The Violet and the Bee

Violet was a violet and the sun was warm,
Bee was a bee far away from his swarm,
Flying so slow and so utterly lazy,
Trembling Violet got with joy a bit crazy,
In for a flirt, her color could show it,
Her perfume, the spring air would blow it.
“My dear, my bee, my honey, come near,
I need your sweet kisses, I’m waiting here.”
She said it out loud, it was foolish, however
The bee just flew off, as if an endeavor
She wasn’t worth, and he spoke in the tone
Of a slug in the sand or a snail on a stone:
“I’m here to work, honey, on honey you know,
Tonight two legs full of pollen I owe.”
How chastely Violet smiled, smiled encore,
Her odors invested the air even more.
“I know you young guys, you act the same.

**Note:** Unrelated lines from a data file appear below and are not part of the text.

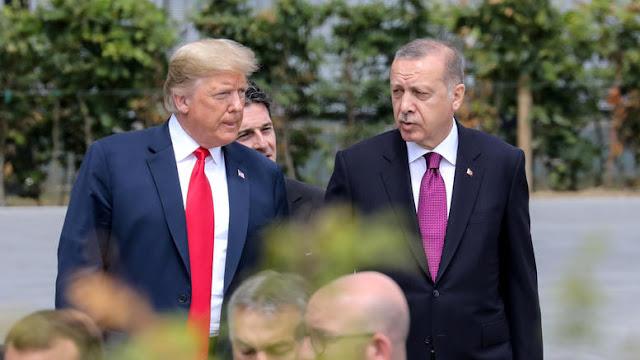 «Οι ΗΠΑ ανέχθηκαν καιρό τη σχέση της Τουρκίας με την τρομοκρατία»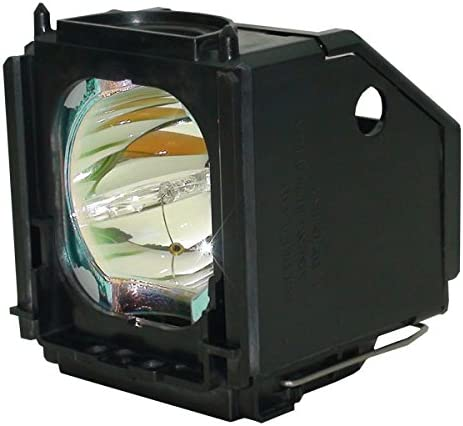 Samsung BP96-01600A DLP Projection TV Bulb Dedication Original Assembly Special price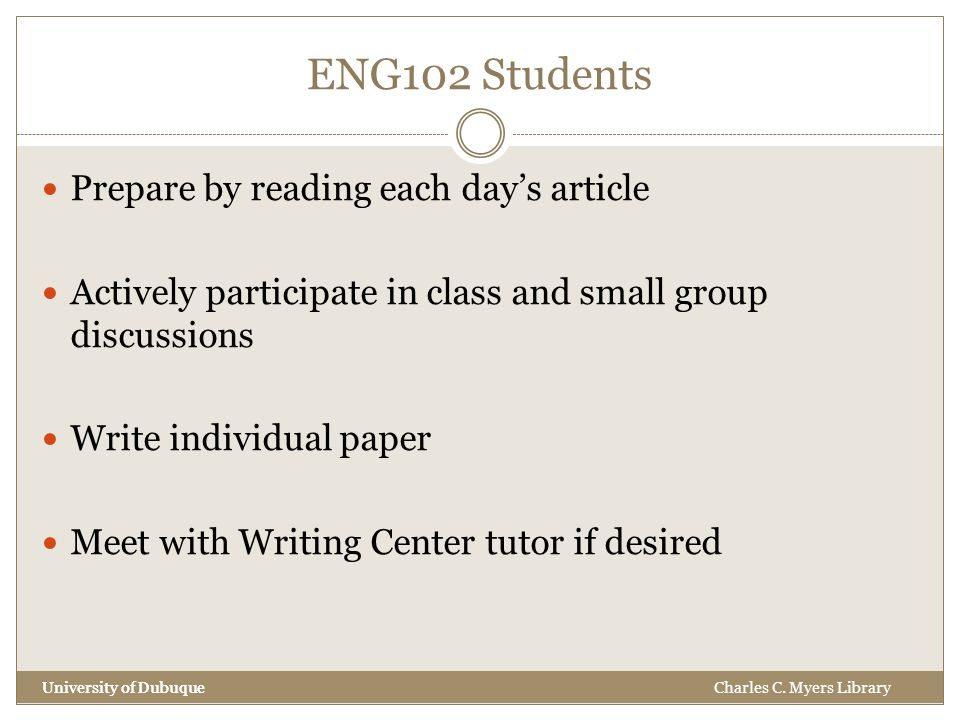 ENG102 Students University of Dubuque Prepare by reading each day's article Actively participate in class and small group discussions Write individual paper Meet with Writing Center tutor if desired University of DubuqueCharles C.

Your heart is dry, and worried your brain,
Cold like crude iron, but the fault is not you.
You need tender warm cuddles, wet ones too.
Come closer, my lovely and lively bee,
Do what you want, but do it to me.
Fly over me, beauty, you don’t want to miss
An occasion to practice on me a deep kiss.”
When thus she spoke, her petals spoke too,
Followed by tears that trickled down, blue.
But Bee was as cold as a bee can be,
Keen, to his queen, on responsibility.
His job was his life, who wants to lose that?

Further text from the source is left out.